Programming Python (13 page)

Technically
speaking, the Python 3.X string story is a bit richer than
I’ve implied here. What I’ve shown so far is the
str
object type—a
sequence of characters (technically, Unicode “code points” represented
as Unicode “code units”) which represents both ASCII and wider Unicode
text, and handles encoding and decoding both manually on request and
automatically on file transfers. Strings are coded in quotes (e.g.,
'abc'
), along with various syntax for
coding non-ASCII text (e.g.,
'\xc4\xe8'
,
'\u00c4\u00e8'
).

Really, though, 3.X has two additional string types that support
most
str
string operations:
bytes
—a sequence of
short integers for representing 8-bit binary data, and
bytearray
—a mutable
variant of bytes. You generally know you are dealing with
bytes
if strings display or are coded with a
leading “b” character before the opening quote (e.g.,
b'abc'
,
b'\xc4\xe8'
). As we’ll see in
Chapter 4
, files in 3.X follow a similar
dichotomy, using
str
in text mode
(which also handles Unicode encodings and line-end conversions) and
bytes
in binary mode (which transfers
bytes to and from files unchanged). And in
Chapter 5
, we’ll see the same distinction for
tools like sockets, which deal in byte strings today.
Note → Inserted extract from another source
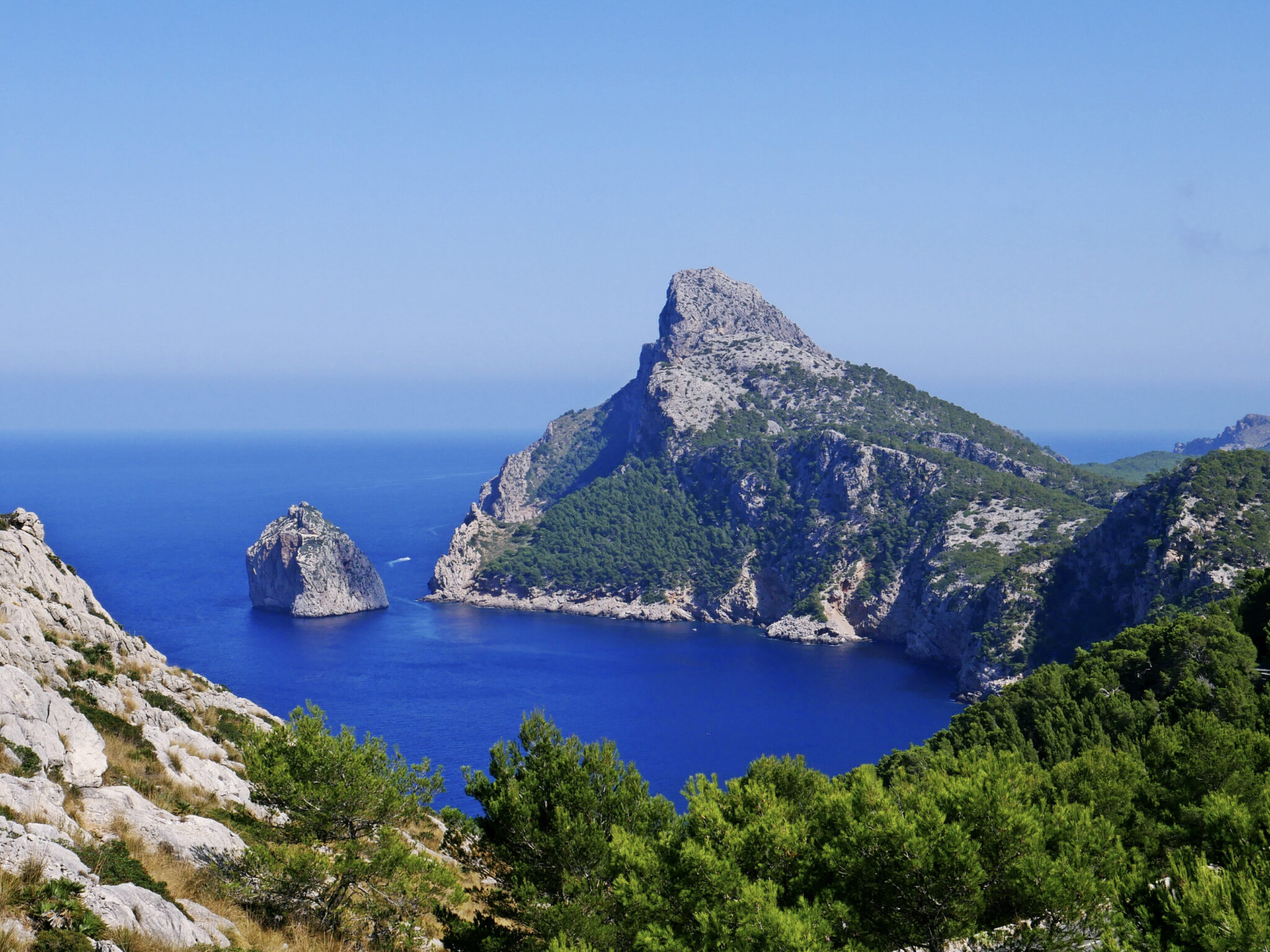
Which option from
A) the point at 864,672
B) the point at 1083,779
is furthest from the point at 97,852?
the point at 864,672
Unicode text is used in Internationalized applications, and many
of Python’s binary-oriented tools deal in byte strings today. This
includes some file tools we’ll meet along the way, such as the
open
call, and the
os.listdir
and
os.walk
tools we’ll study in upcoming
chapters. As we’ll see, even simple directory tools sometimes have to be
aware of Unicode in file content and names. Moreover, tools such as
object pickling and binary data parsing are byte-oriented today.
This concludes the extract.